• Written request 1: Write out the part of the forum post that begins at the words "I told her my" and ends after "drag us down?", replacing "holiday" with "trip".

• Text provided:
I have a friend whom I like very much - she has no gc and is not a member of Gransnet, so I can safely tell you about her. She is very pessimistic and her messages are always full of the awful things that are happening in her life. Every time I suggest something she could do to improve matters, she tells me some reason why it won't work.
I told her my good news about my grandson getting into the Royal Navy yesterday, and her only comment was 'You must be worried, it sounds a very dangerous job'. Actually, I am not worried because I know the RN will train him very well, and he will be doing something he loves and making lots of friends.
I manage to keep very cheerful most days, in spite of my own family problems, and I could do without her continually telling me how rotten life is!
I think some of you might have partners like this - Eeyores - so have you any advice as to the best way to deal with her? She wants to come on a short holiday with me but I am afraid it would not be joyous, like my jaunts with Juragran!

whenim64 Thu 04-Oct-12 11:28:31

Yes Greatnan shake her off as soon as you can! Who needs friends that try to drag us down?

• Spatial questions tied to pictures:
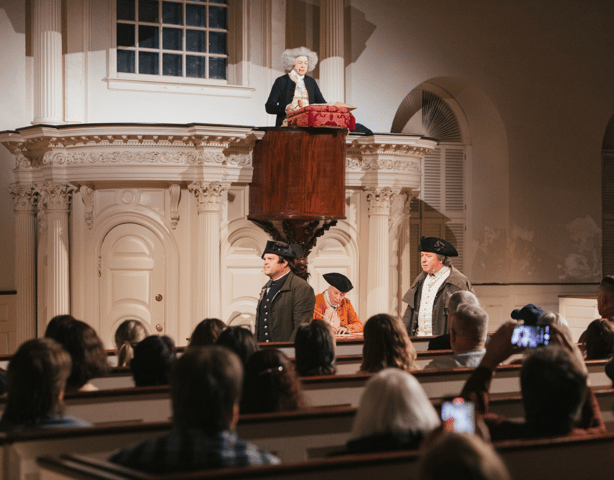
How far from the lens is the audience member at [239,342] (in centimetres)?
351

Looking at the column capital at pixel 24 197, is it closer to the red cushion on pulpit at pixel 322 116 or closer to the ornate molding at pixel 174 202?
the ornate molding at pixel 174 202

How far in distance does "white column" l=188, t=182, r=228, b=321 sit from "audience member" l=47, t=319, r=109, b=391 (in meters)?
4.18

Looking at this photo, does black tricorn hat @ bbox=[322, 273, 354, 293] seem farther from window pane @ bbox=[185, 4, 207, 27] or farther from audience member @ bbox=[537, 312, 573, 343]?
window pane @ bbox=[185, 4, 207, 27]

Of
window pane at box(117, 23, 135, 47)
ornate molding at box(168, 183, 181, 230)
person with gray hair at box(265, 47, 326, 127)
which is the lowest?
ornate molding at box(168, 183, 181, 230)

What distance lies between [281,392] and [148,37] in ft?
23.8

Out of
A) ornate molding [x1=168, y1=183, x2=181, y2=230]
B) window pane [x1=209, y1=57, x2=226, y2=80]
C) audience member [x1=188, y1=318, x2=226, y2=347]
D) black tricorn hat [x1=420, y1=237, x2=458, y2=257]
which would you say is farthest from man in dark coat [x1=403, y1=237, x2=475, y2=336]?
window pane [x1=209, y1=57, x2=226, y2=80]

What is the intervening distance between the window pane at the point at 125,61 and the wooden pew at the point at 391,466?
758cm

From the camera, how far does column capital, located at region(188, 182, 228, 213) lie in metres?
7.59

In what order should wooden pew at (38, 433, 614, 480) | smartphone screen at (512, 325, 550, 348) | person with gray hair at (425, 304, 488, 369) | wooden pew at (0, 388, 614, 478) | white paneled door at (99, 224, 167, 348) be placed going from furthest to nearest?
white paneled door at (99, 224, 167, 348)
person with gray hair at (425, 304, 488, 369)
smartphone screen at (512, 325, 550, 348)
wooden pew at (0, 388, 614, 478)
wooden pew at (38, 433, 614, 480)

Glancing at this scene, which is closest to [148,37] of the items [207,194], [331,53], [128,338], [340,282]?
[331,53]

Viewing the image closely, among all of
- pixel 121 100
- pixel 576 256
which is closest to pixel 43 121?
pixel 121 100

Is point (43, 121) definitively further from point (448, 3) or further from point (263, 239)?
point (448, 3)

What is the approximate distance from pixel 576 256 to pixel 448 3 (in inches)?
156

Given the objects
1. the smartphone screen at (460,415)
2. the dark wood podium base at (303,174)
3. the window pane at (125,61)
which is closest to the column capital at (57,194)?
the dark wood podium base at (303,174)
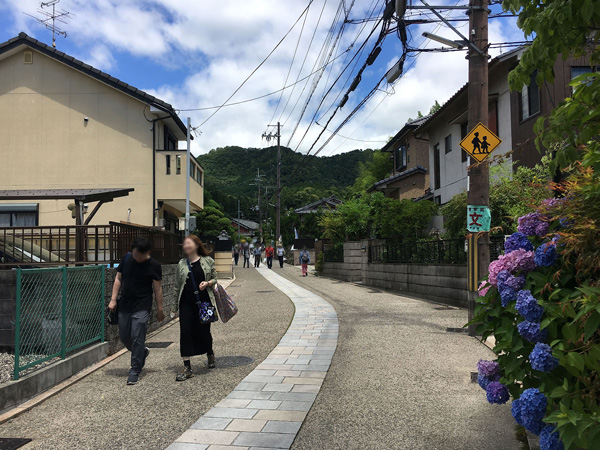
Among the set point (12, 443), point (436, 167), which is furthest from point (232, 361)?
point (436, 167)

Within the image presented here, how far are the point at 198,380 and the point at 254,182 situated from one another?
52.5 metres

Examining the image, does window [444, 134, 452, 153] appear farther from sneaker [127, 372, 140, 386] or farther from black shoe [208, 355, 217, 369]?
sneaker [127, 372, 140, 386]

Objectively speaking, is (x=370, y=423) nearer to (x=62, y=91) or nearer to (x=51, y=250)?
(x=51, y=250)

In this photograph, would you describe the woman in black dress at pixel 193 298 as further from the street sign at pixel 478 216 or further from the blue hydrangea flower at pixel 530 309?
the street sign at pixel 478 216

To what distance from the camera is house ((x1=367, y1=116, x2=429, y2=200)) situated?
2641cm

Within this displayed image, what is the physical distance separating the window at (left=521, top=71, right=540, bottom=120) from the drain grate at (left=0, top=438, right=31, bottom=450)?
1475 centimetres

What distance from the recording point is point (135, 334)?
18.3 feet

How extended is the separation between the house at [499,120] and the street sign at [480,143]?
8.18 ft

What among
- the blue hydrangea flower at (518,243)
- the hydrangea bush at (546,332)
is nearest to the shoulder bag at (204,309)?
the hydrangea bush at (546,332)

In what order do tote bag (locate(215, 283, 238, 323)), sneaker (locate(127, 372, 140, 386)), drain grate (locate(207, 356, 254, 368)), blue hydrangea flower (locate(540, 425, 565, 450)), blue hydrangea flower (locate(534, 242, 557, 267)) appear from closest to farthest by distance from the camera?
blue hydrangea flower (locate(540, 425, 565, 450)) < blue hydrangea flower (locate(534, 242, 557, 267)) < sneaker (locate(127, 372, 140, 386)) < tote bag (locate(215, 283, 238, 323)) < drain grate (locate(207, 356, 254, 368))

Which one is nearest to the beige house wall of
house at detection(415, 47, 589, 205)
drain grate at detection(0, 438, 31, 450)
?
house at detection(415, 47, 589, 205)

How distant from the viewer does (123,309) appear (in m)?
5.66

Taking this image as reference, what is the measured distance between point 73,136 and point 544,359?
20.6m

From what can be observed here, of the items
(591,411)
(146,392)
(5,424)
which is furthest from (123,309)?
(591,411)
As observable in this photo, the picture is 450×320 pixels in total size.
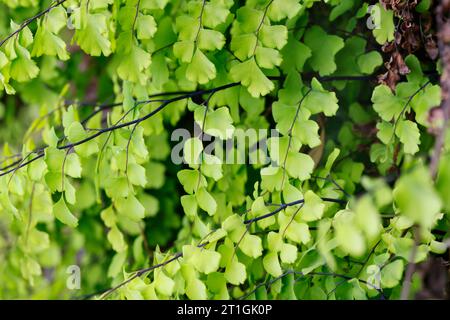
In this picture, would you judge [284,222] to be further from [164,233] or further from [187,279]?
[164,233]

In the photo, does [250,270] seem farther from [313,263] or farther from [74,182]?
[74,182]

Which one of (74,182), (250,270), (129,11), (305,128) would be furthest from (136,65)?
(74,182)

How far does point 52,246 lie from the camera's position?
214cm

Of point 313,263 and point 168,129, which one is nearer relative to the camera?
point 313,263

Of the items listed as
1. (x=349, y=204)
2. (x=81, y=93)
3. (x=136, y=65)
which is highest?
(x=81, y=93)

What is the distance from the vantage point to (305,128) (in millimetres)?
1164

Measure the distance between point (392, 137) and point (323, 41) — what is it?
0.94 ft

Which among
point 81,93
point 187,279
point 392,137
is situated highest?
point 81,93

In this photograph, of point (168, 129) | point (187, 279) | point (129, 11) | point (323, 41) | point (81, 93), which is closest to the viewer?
point (187, 279)

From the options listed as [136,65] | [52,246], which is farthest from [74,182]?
[136,65]

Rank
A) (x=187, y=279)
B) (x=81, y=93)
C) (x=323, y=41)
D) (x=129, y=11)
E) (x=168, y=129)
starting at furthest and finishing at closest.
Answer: (x=81, y=93), (x=168, y=129), (x=323, y=41), (x=129, y=11), (x=187, y=279)

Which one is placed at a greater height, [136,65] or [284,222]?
[136,65]

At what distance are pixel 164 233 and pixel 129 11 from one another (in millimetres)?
959

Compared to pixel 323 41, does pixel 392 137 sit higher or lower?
lower
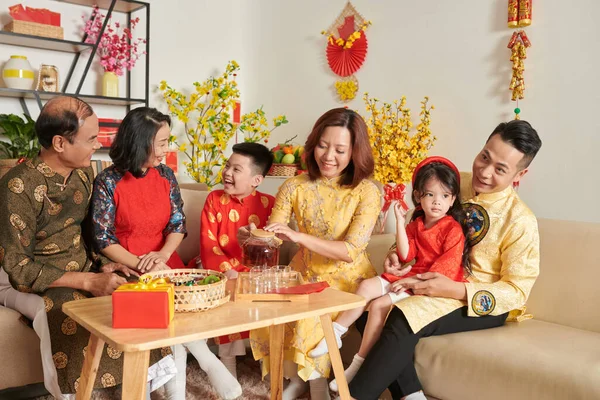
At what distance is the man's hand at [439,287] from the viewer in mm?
1954

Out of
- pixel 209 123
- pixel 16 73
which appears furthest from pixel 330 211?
pixel 16 73

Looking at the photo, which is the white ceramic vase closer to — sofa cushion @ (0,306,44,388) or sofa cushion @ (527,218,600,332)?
sofa cushion @ (0,306,44,388)

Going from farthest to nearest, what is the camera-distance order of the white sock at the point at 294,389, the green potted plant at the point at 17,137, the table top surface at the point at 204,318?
the green potted plant at the point at 17,137, the white sock at the point at 294,389, the table top surface at the point at 204,318

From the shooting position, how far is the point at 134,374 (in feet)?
4.45

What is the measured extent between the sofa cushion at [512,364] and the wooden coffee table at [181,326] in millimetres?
324

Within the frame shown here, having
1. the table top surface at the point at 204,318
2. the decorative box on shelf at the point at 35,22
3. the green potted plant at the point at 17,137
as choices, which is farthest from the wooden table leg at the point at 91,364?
the decorative box on shelf at the point at 35,22

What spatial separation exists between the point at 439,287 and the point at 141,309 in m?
1.01

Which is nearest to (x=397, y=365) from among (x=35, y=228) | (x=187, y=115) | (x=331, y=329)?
(x=331, y=329)

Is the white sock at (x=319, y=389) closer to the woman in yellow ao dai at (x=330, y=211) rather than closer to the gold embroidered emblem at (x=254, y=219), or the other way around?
the woman in yellow ao dai at (x=330, y=211)

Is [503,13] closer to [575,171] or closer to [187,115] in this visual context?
[575,171]

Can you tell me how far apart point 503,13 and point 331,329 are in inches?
74.9

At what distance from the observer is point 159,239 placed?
2.33 meters

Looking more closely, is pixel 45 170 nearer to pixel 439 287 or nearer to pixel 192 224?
pixel 192 224

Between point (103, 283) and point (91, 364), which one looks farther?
point (103, 283)
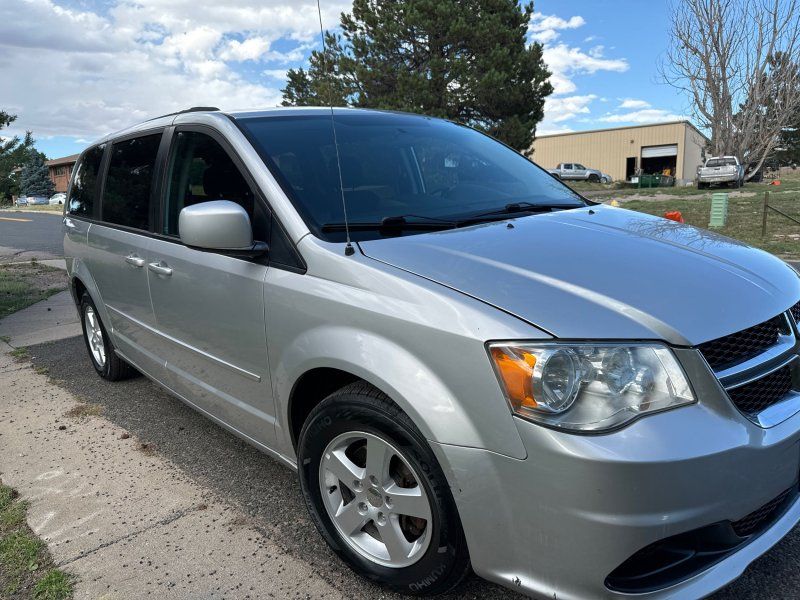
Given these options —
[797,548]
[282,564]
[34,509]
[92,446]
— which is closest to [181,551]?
[282,564]

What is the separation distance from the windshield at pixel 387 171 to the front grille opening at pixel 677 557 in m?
1.36

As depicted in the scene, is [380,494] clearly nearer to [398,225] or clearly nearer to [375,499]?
[375,499]

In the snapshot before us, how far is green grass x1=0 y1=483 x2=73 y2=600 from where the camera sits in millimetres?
2342

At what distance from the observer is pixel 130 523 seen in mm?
2803

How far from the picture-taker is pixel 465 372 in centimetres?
178

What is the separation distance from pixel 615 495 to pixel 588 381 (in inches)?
11.6

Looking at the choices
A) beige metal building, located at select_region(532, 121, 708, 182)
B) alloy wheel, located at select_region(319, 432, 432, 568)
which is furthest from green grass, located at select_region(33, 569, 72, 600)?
beige metal building, located at select_region(532, 121, 708, 182)

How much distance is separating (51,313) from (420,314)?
6.95 meters

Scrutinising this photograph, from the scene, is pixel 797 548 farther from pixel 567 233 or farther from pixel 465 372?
pixel 465 372

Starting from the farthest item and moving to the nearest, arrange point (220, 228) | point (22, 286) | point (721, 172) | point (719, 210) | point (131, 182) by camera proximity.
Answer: point (721, 172) → point (719, 210) → point (22, 286) → point (131, 182) → point (220, 228)

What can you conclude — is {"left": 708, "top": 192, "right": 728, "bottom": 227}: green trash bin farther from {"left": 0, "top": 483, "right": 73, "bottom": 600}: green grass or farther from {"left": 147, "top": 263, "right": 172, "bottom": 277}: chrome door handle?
{"left": 0, "top": 483, "right": 73, "bottom": 600}: green grass

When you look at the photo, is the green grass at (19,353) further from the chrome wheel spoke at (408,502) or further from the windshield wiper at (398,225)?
the chrome wheel spoke at (408,502)

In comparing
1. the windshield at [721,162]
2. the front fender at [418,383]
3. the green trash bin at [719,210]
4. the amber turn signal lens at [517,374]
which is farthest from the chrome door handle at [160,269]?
the windshield at [721,162]

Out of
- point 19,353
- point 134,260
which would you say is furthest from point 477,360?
point 19,353
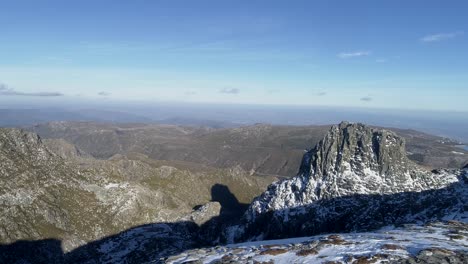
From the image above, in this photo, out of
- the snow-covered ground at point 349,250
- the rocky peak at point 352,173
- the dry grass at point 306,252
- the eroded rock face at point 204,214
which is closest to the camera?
the snow-covered ground at point 349,250

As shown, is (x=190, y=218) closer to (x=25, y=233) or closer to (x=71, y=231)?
(x=71, y=231)

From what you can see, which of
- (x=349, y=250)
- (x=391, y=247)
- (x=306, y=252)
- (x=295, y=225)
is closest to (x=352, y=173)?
(x=295, y=225)

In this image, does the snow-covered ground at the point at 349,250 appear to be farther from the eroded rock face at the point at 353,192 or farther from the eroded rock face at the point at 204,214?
the eroded rock face at the point at 204,214

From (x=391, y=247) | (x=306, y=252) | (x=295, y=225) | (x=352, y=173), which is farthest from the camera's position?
(x=352, y=173)

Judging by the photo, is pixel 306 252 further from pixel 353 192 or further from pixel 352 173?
pixel 352 173

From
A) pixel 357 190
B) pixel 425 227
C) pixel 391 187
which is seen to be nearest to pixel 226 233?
pixel 357 190

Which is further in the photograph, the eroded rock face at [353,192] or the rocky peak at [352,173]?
the rocky peak at [352,173]

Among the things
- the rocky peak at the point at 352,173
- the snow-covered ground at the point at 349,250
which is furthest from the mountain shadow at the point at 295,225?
the snow-covered ground at the point at 349,250
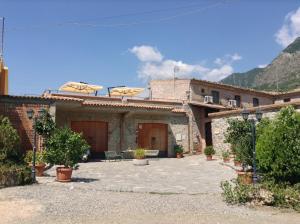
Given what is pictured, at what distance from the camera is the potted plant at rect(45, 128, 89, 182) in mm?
12953

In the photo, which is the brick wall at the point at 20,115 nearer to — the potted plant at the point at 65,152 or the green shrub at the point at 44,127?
the green shrub at the point at 44,127

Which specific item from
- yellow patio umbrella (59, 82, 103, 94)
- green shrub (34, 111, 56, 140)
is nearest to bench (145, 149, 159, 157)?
yellow patio umbrella (59, 82, 103, 94)

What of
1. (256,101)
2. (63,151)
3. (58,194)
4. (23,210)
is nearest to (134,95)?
(256,101)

• Written request 2: Pick out every line of the listing that contains the string "wheel". Case counts.

• Full solution 1:
I told her my good news about my grandson getting into the Royal Navy yesterday, and her only comment was 'You must be worried, it sounds a very dangerous job'. Actually, I am not worried because I know the RN will train him very well, and he will be doing something he loves and making lots of friends.
I manage to keep very cheerful most days, in spite of my own family problems, and I could do without her continually telling me how rotten life is!
I think some of you might have partners like this - Eeyores - so have you any advice as to the best way to deal with her? She wants to come on a short trip with me but I am afraid it would not be joyous, like my jaunts with Juragran!

whenim64 Thu 04-Oct-12 11:28:31

Yes Greatnan shake her off as soon as you can! Who needs friends that try to drag us down?

• Full solution 2:
B) alloy wheel, located at select_region(319, 432, 432, 568)
When you look at the photo, is the green grass at (19,353) further from the chrome wheel spoke at (408,502) or further from the windshield wiper at (398,225)?
the chrome wheel spoke at (408,502)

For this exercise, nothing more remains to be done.